> **Requirement**: Reproduce the whole listing that follows, character for character, and drop the images.
[[ Provided material open ]]
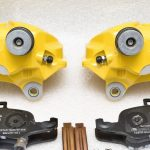 Audi S3 8p 8v 4Pot Calipers brake upgrade Audi TTS 2018 NEW Yellow S3 logo – 3
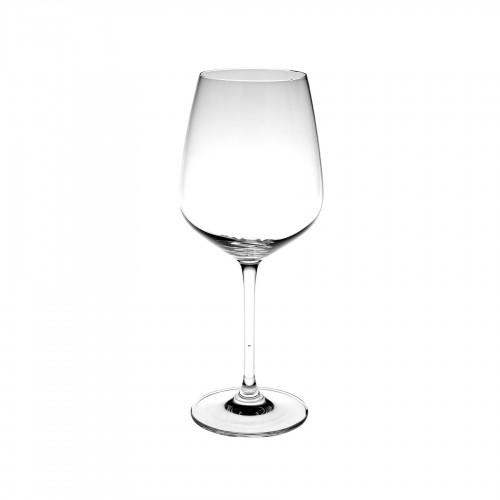 Copa de vino Burdeos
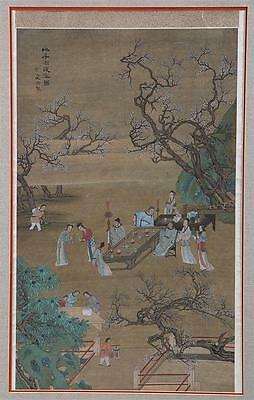 A Large and Important Chinese Antique Painting on Silk, Artist Signed.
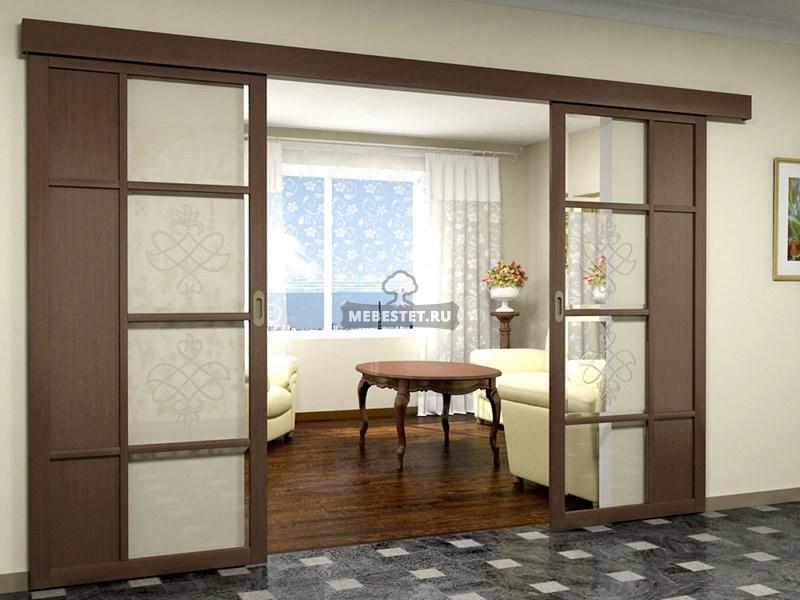 Раздвижные межкомнатные двери  купить в Москве  Склад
[[ Provided material closed ]]
> **Exercise result**:
 Audi S3 8p 8v 4Pot Calipers brake upgrade Audi TTS 2018 NEW Yellow S3 logo – 3
 Copa de vino Burdeos
 A Large and Important Chinese Antique Painting on Silk, Artist Signed.
 Раздвижные межкомнатные двери  купить в Москве  Склад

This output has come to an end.